• **Passage to read**
In Europe, the beginning of the end came in 1943 when the Allies finally began to turn the tide against the Nazis and their collaborators. In the west, Allied troops successfully invaded Sicily and southern Italy that summer. The following year, France was liberated after the D-Day landings, and the long, slow drive into Belgium and the Netherlands also began. In most places, the arrival of Allied troops was accompanied by wild celebrations, because local populations understood that, while the conflict was still raging elsewhere, for them the war was over.

In eastern Europe, the beginning of 1943 also marked the point when Soviet troops turned the tide against the Germans at the battle of Stalingrad. Over the next two years the Red Army gradually drove the Germans from Soviet territory, and then began to push forward for the liberation of their neighbours. In contrast to western Europe, however, there were few celebrations at their arrival. Most eastern Europeans still regarded the USSR as a hostile country. Some, like Hungary and Romania, had spent most of the war fighting against the Soviets as allies of Nazi Germany. Others, like Poland and the Baltic States, simply did not trust them. They had been invaded by the USSR at the start of the war, when the USSR was still allied to Germany, and so were not inclined to view the return of the Red Army as a ‘liberation’.

By the spring of 1945 the Allies had closed in on Germany from both sides. Adolf Hitler, realising that his cause was hopeless, committed suicide in his bunker in Berlin on 30 April. From that moment, events moved fairly quickly. German troops in northwest Europe surrendered to the British at Lüneburg Heath on 4 May. A formal surrender of all the remaining German forces took place three days later, in the French city of Reims. However, the Soviets did not recognise this event, so a final surrender document was signed in Berlin the following night, on 8 May.

Battle of Stalingrad
Armed with light machine guns, Soviet troops attack the German forces in the vicinity of the Red October plant in Stalingrad, 26 November 1942. (Photo by Hulton Archive/Getty Images)

The official time on the ‘Act of Military Surrender’ was 23.01 on 8 May 1945, which, because of the time difference, was already 9 May in Moscow. For this reason, countries in western Europe have always celebrated the anniversary of VE Day on 8 May; while the Russians still celebrate ‘Victory Day’ on 9 May.

When did WW2 end in the far east?

Once the war in Europe was over, the Allies could turn all their attention to fighting in the far east. Here, as in Europe, the war ended in stages.

In the Pacific, the war turned in America’s favour in June 1942, when the US Navy defeated the Japanese at the battle of Midway. Over the next three years the Allies clawed their way back across the Pacific, liberating islands one at a time, often at great cost to both sides.

• **Stored data**
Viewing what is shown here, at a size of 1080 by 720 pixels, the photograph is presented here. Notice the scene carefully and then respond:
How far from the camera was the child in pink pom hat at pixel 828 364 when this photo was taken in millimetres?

• **Problems and tasks**
a. Answer these questions from the passage on the war's end:
(i) Where did German troops in northwest Europe surrender to the British on 4 May?
(ii) On what date do the Russians celebrate Victory Day?
(iii) Which battle turned the war in the Pacific in America's favor in June 1942?
b. List every city named in the passage on the war's end.
The data are separate material and have no connection to the passage on the war's end.

• **The results**
a.
(i) Lüneburg Heath
(ii) 9 May
(iii) The battle of Midway

b. Stalingrad, Berlin, Reims, Moscow